» Verilen Metin:

__________________________________________________

1936 tarihlerinde ismet inönü meclis koridorlarında memleketi iş bankası’na soydurmayacağız diye yanlış oldu hazineyi soydurmayacağız diye bağırmıştı. birinci kurtuluş savaşı sırasında kuvayı milli-yeciler izmir valisi rahmi bey’in oğlunu kaçırıp 50 bin altın almışlardır ve civardaki paralara el koymuşlardır. biz de bunu yapmakla en az onlar kadar haklıyız. tarih evvelce bunu yapanları nasıl temize çıkarmışsa bizi de temize çıkaracaktır. buna da inanıyoruz.
bu hadisede altı kişi bulunuyorduk, ben, yusuf aslan, hüseyin inan, sinan cemgil ve alpaslan öz-doğan beraberdik. arabayı yusuf aslan temin etti. içeriye üç kişi beraber girdik. paraları vezneden kimin aldığını şu anda hatırlamıyorum. alpaslan özdoğan dışarıda kaldı. yusuf aslan arabada kaldı. bu olaylar yusuf aslan’ın anlattığı gibidir. diğer olaylarda da yusuf aslan’ın ifadelerine aynen katılıyorum. anlattığı şekilde cereyan etmiştir. yalnız sevim onursal’ın evinde altı kişi bulunuyorduk. ben, hüseyin inan, sinan cemgil, yusuf aslan, alpaslan özdoğan ve kor kocalak bulunuyordu. fakat kor kocalak herhangi bir hadiseye karışmadı.

__________________________________________________

» Veri Kesiti:

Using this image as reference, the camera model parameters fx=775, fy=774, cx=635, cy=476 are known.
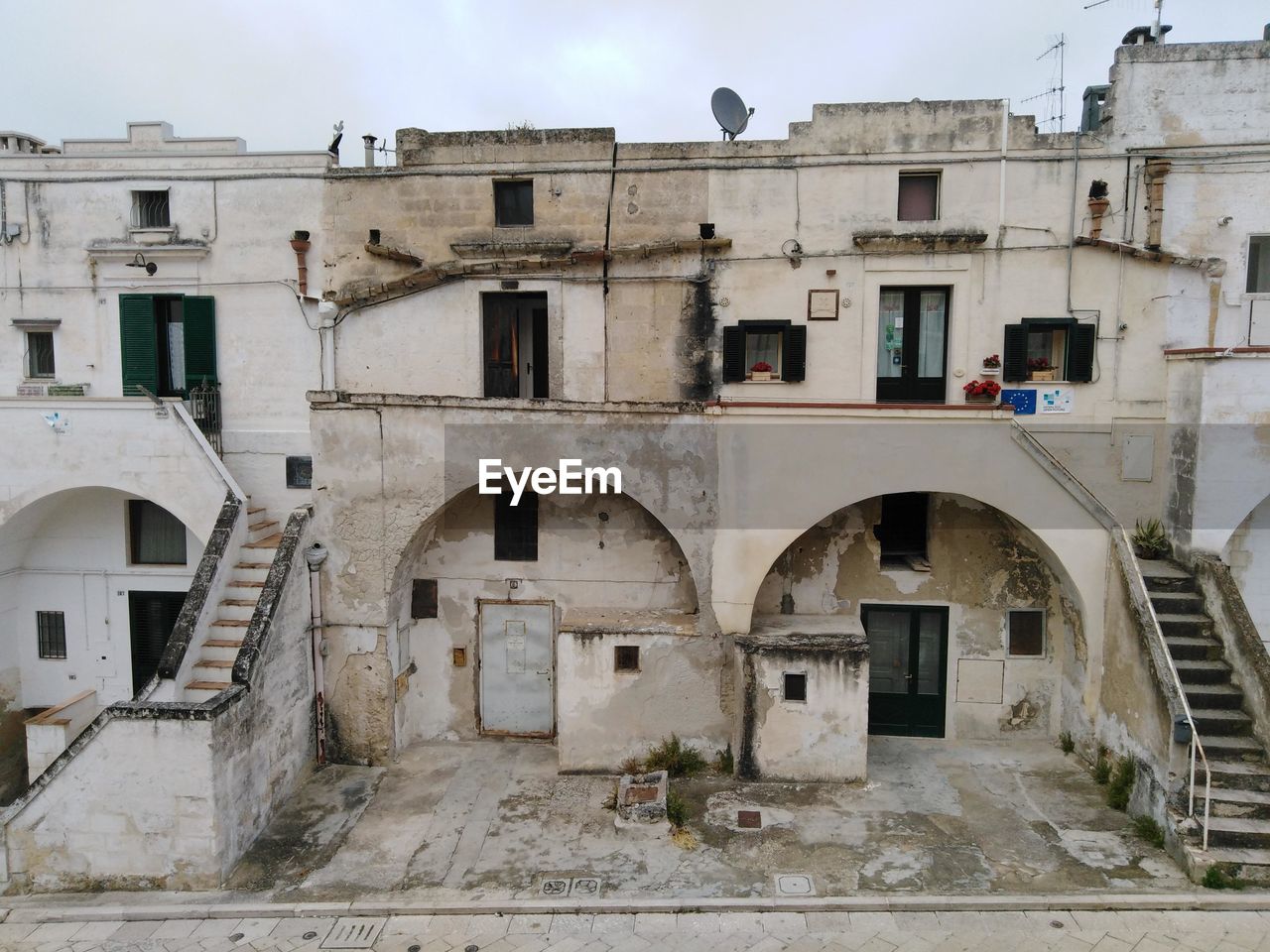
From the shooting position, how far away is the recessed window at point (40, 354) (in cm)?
1410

__________________________________________________

» Alıştırma Görevi:
Olaylara katılan kişileri anlatan ifade metnini son cümlesinden sonra sürdürün.

» Alıştırma Çıktısı:
burada polis memuru cemal şeker’ün 170 lira parasını aldığım veya aldığımız iddia ediliyor. bu husus doğru değildir. sureti katiyede reddediyorum. polis memurunun parasını almadık, sadece silahını aldık. avukatın şapkasını da aldığımız iddiası doğru değildir, cebinde 10 bin lira para vardı, alsaydık o parayı alırdık, biz kimlerin parasını alacağımızı gayet iyi biliyorduk. bu gasp iddiaları yani polis memurunun parası ve avukat mehmet karaçalı’nın şapkasının alındığı iddiaları doğru değildir. kor kocalak burada hadiselere karışmadı. balgat üssünden zenci amerikalı jimmy finley’i kaçırdık , bu da doğrudur, kabul ediyorum. bu hadisede üsse girdik, amerikan silahlarına el koymak istiyorduk, silah deposu olarak keşfettiğimiz depoya girdik, silahları bulamadık. üssün içindeki pieksin önünde zenci çavuş jimmy. finley arabasında bulunuyor du, kendisini arabası ile beraber aldık üs’den çıkardık. yalnız kapıdan çıkarken bir olay oldu, kapıda nöbet bekleyen nöbetçiler silah çektiler, biz de kendilerini korkutmak maksadıyla ateş ettik ve bu suretle kapıdan çıktık.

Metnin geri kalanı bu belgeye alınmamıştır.